:: TASK OBJECTIVE ::
Return every line below exactly, leaving nothing out.

EXERCISE MATERIAL: Begin

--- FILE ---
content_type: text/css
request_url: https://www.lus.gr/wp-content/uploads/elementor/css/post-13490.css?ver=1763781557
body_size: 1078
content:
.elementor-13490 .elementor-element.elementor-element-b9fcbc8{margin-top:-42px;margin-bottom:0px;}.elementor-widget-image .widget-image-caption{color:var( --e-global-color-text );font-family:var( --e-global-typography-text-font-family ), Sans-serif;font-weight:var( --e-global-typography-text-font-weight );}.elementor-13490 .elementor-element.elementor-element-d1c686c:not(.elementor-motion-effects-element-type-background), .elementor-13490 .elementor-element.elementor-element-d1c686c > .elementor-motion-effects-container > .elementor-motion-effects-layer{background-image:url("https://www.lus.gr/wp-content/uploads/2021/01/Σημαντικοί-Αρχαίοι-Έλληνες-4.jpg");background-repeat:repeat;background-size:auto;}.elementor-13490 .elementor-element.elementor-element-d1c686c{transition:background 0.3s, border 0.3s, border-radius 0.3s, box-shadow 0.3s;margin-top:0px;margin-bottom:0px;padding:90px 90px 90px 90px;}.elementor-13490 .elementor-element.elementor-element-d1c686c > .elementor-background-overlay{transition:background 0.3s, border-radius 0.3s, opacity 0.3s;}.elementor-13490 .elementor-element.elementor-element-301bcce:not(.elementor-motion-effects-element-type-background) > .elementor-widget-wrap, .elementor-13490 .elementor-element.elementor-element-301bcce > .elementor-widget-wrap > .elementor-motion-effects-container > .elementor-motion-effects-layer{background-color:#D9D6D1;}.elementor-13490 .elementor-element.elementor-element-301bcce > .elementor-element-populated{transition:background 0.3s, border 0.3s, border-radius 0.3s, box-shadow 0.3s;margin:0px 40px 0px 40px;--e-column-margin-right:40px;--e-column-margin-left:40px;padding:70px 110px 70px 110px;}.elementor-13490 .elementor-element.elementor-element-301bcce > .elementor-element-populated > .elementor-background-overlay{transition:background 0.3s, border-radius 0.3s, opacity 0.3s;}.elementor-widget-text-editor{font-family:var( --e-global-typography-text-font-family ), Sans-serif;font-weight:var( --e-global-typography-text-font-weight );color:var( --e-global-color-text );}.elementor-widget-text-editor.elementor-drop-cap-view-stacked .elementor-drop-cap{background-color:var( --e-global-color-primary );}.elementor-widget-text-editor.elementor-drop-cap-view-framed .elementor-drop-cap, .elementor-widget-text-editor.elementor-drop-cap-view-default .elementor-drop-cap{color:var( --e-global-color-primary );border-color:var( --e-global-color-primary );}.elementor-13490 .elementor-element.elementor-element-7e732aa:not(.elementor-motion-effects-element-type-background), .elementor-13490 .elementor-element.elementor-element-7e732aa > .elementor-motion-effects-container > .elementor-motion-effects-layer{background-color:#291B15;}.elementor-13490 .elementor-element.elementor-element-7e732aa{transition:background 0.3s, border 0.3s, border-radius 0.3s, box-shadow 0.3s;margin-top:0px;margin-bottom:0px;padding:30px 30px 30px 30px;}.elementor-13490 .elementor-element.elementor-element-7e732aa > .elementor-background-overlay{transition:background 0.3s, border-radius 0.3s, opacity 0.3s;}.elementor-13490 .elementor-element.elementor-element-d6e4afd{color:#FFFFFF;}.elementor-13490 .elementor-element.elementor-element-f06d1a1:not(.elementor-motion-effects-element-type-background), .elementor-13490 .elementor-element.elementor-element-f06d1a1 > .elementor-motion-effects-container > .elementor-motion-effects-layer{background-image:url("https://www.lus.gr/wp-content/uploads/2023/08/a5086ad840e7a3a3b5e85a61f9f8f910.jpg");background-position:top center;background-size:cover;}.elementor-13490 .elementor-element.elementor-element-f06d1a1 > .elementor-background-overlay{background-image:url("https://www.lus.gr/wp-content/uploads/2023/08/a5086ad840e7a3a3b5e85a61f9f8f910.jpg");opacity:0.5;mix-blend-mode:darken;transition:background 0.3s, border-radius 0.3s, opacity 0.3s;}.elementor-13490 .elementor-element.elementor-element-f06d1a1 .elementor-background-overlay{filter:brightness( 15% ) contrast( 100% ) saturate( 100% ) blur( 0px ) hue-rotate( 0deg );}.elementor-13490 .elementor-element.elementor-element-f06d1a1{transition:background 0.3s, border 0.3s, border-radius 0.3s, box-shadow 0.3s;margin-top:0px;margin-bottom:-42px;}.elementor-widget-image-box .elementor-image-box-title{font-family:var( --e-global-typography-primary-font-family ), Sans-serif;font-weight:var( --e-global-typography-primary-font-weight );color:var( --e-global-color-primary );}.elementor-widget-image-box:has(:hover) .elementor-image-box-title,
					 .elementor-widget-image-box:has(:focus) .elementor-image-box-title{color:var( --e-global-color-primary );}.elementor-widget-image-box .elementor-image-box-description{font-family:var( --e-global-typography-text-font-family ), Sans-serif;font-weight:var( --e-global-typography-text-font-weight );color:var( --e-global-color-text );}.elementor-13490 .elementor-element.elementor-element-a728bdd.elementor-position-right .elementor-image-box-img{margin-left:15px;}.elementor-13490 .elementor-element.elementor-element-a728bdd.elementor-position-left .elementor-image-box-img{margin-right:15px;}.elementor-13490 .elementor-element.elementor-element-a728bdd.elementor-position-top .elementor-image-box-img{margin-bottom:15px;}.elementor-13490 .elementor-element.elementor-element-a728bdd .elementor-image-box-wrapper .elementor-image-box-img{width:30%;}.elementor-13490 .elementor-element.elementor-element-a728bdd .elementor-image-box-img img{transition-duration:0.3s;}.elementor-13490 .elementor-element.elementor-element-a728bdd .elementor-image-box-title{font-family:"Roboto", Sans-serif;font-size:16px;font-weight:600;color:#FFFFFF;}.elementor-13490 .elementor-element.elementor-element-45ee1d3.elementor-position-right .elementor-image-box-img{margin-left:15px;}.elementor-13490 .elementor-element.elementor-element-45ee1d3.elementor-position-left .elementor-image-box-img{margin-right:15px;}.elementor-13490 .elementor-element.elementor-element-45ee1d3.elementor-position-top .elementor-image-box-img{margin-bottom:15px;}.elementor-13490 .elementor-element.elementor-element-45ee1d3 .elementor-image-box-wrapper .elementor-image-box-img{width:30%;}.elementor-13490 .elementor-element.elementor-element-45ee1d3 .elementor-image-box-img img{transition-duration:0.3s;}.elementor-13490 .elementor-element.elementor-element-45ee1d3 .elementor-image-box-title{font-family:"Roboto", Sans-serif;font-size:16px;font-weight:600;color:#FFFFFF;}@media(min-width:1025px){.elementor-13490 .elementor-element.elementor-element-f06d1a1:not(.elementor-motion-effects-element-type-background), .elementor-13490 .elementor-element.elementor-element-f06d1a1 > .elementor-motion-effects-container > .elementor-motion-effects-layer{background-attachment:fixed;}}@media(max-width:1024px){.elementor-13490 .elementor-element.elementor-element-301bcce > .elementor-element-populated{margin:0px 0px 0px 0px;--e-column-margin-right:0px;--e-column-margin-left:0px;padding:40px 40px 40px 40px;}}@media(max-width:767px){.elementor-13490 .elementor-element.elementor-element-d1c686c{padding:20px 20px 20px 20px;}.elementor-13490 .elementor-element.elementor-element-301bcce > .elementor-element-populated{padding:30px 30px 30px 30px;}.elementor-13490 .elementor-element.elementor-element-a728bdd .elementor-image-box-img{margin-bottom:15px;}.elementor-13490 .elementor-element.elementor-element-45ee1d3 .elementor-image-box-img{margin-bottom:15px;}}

EXERCISE MATERIAL: End

:: EXERCISE RESPONSE ::
--- FILE ---
content_type: text/css
request_url: https://www.lus.gr/wp-content/uploads/elementor/css/post-13490.css?ver=1763781557
body_size: 1078
content:
.elementor-13490 .elementor-element.elementor-element-b9fcbc8{margin-top:-42px;margin-bottom:0px;}.elementor-widget-image .widget-image-caption{color:var( --e-global-color-text );font-family:var( --e-global-typography-text-font-family ), Sans-serif;font-weight:var( --e-global-typography-text-font-weight );}.elementor-13490 .elementor-element.elementor-element-d1c686c:not(.elementor-motion-effects-element-type-background), .elementor-13490 .elementor-element.elementor-element-d1c686c > .elementor-motion-effects-container > .elementor-motion-effects-layer{background-image:url("https://www.lus.gr/wp-content/uploads/2021/01/Σημαντικοί-Αρχαίοι-Έλληνες-4.jpg");background-repeat:repeat;background-size:auto;}.elementor-13490 .elementor-element.elementor-element-d1c686c{transition:background 0.3s, border 0.3s, border-radius 0.3s, box-shadow 0.3s;margin-top:0px;margin-bottom:0px;padding:90px 90px 90px 90px;}.elementor-13490 .elementor-element.elementor-element-d1c686c > .elementor-background-overlay{transition:background 0.3s, border-radius 0.3s, opacity 0.3s;}.elementor-13490 .elementor-element.elementor-element-301bcce:not(.elementor-motion-effects-element-type-background) > .elementor-widget-wrap, .elementor-13490 .elementor-element.elementor-element-301bcce > .elementor-widget-wrap > .elementor-motion-effects-container > .elementor-motion-effects-layer{background-color:#D9D6D1;}.elementor-13490 .elementor-element.elementor-element-301bcce > .elementor-element-populated{transition:background 0.3s, border 0.3s, border-radius 0.3s, box-shadow 0.3s;margin:0px 40px 0px 40px;--e-column-margin-right:40px;--e-column-margin-left:40px;padding:70px 110px 70px 110px;}.elementor-13490 .elementor-element.elementor-element-301bcce > .elementor-element-populated > .elementor-background-overlay{transition:background 0.3s, border-radius 0.3s, opacity 0.3s;}.elementor-widget-text-editor{font-family:var( --e-global-typography-text-font-family ), Sans-serif;font-weight:var( --e-global-typography-text-font-weight );color:var( --e-global-color-text );}.elementor-widget-text-editor.elementor-drop-cap-view-stacked .elementor-drop-cap{background-color:var( --e-global-color-primary );}.elementor-widget-text-editor.elementor-drop-cap-view-framed .elementor-drop-cap, .elementor-widget-text-editor.elementor-drop-cap-view-default .elementor-drop-cap{color:var( --e-global-color-primary );border-color:var( --e-global-color-primary );}.elementor-13490 .elementor-element.elementor-element-7e732aa:not(.elementor-motion-effects-element-type-background), .elementor-13490 .elementor-element.elementor-element-7e732aa > .elementor-motion-effects-container > .elementor-motion-effects-layer{background-color:#291B15;}.elementor-13490 .elementor-element.elementor-element-7e732aa{transition:background 0.3s, border 0.3s, border-radius 0.3s, box-shadow 0.3s;margin-top:0px;margin-bottom:0px;padding:30px 30px 30px 30px;}.elementor-13490 .elementor-element.elementor-element-7e732aa > .elementor-background-overlay{transition:background 0.3s, border-radius 0.3s, opacity 0.3s;}.elementor-13490 .elementor-element.elementor-element-d6e4afd{color:#FFFFFF;}.elementor-13490 .elementor-element.elementor-element-f06d1a1:not(.elementor-motion-effects-element-type-background), .elementor-13490 .elementor-element.elementor-element-f06d1a1 > .elementor-motion-effects-container > .elementor-motion-effects-layer{background-image:url("https://www.lus.gr/wp-content/uploads/2023/08/a5086ad840e7a3a3b5e85a61f9f8f910.jpg");background-position:top center;background-size:cover;}.elementor-13490 .elementor-element.elementor-element-f06d1a1 > .elementor-background-overlay{background-image:url("https://www.lus.gr/wp-content/uploads/2023/08/a5086ad840e7a3a3b5e85a61f9f8f910.jpg");opacity:0.5;mix-blend-mode:darken;transition:background 0.3s, border-radius 0.3s, opacity 0.3s;}.elementor-13490 .elementor-element.elementor-element-f06d1a1 .elementor-background-overlay{filter:brightness( 15% ) contrast( 100% ) saturate( 100% ) blur( 0px ) hue-rotate( 0deg );}.elementor-13490 .elementor-element.elementor-element-f06d1a1{transition:background 0.3s, border 0.3s, border-radius 0.3s, box-shadow 0.3s;margin-top:0px;margin-bottom:-42px;}.elementor-widget-image-box .elementor-image-box-title{font-family:var( --e-global-typography-primary-font-family ), Sans-serif;font-weight:var( --e-global-typography-primary-font-weight );color:var( --e-global-color-primary );}.elementor-widget-image-box:has(:hover) .elementor-image-box-title,
					 .elementor-widget-image-box:has(:focus) .elementor-image-box-title{color:var( --e-global-color-primary );}.elementor-widget-image-box .elementor-image-box-description{font-family:var( --e-global-typography-text-font-family ), Sans-serif;font-weight:var( --e-global-typography-text-font-weight );color:var( --e-global-color-text );}.elementor-13490 .elementor-element.elementor-element-a728bdd.elementor-position-right .elementor-image-box-img{margin-left:15px;}.elementor-13490 .elementor-element.elementor-element-a728bdd.elementor-position-left .elementor-image-box-img{margin-right:15px;}.elementor-13490 .elementor-element.elementor-element-a728bdd.elementor-position-top .elementor-image-box-img{margin-bottom:15px;}.elementor-13490 .elementor-element.elementor-element-a728bdd .elementor-image-box-wrapper .elementor-image-box-img{width:30%;}.elementor-13490 .elementor-element.elementor-element-a728bdd .elementor-image-box-img img{transition-duration:0.3s;}.elementor-13490 .elementor-element.elementor-element-a728bdd .elementor-image-box-title{font-family:"Roboto", Sans-serif;font-size:16px;font-weight:600;color:#FFFFFF;}.elementor-13490 .elementor-element.elementor-element-45ee1d3.elementor-position-right .elementor-image-box-img{margin-left:15px;}.elementor-13490 .elementor-element.elementor-element-45ee1d3.elementor-position-left .elementor-image-box-img{margin-right:15px;}.elementor-13490 .elementor-element.elementor-element-45ee1d3.elementor-position-top .elementor-image-box-img{margin-bottom:15px;}.elementor-13490 .elementor-element.elementor-element-45ee1d3 .elementor-image-box-wrapper .elementor-image-box-img{width:30%;}.elementor-13490 .elementor-element.elementor-element-45ee1d3 .elementor-image-box-img img{transition-duration:0.3s;}.elementor-13490 .elementor-element.elementor-element-45ee1d3 .elementor-image-box-title{font-family:"Roboto", Sans-serif;font-size:16px;font-weight:600;color:#FFFFFF;}@media(min-width:1025px){.elementor-13490 .elementor-element.elementor-element-f06d1a1:not(.elementor-motion-effects-element-type-background), .elementor-13490 .elementor-element.elementor-element-f06d1a1 > .elementor-motion-effects-container > .elementor-motion-effects-layer{background-attachment:fixed;}}@media(max-width:1024px){.elementor-13490 .elementor-element.elementor-element-301bcce > .elementor-element-populated{margin:0px 0px 0px 0px;--e-column-margin-right:0px;--e-column-margin-left:0px;padding:40px 40px 40px 40px;}}@media(max-width:767px){.elementor-13490 .elementor-element.elementor-element-d1c686c{padding:20px 20px 20px 20px;}.elementor-13490 .elementor-element.elementor-element-301bcce > .elementor-element-populated{padding:30px 30px 30px 30px;}.elementor-13490 .elementor-element.elementor-element-a728bdd .elementor-image-box-img{margin-bottom:15px;}.elementor-13490 .elementor-element.elementor-element-45ee1d3 .elementor-image-box-img{margin-bottom:15px;}}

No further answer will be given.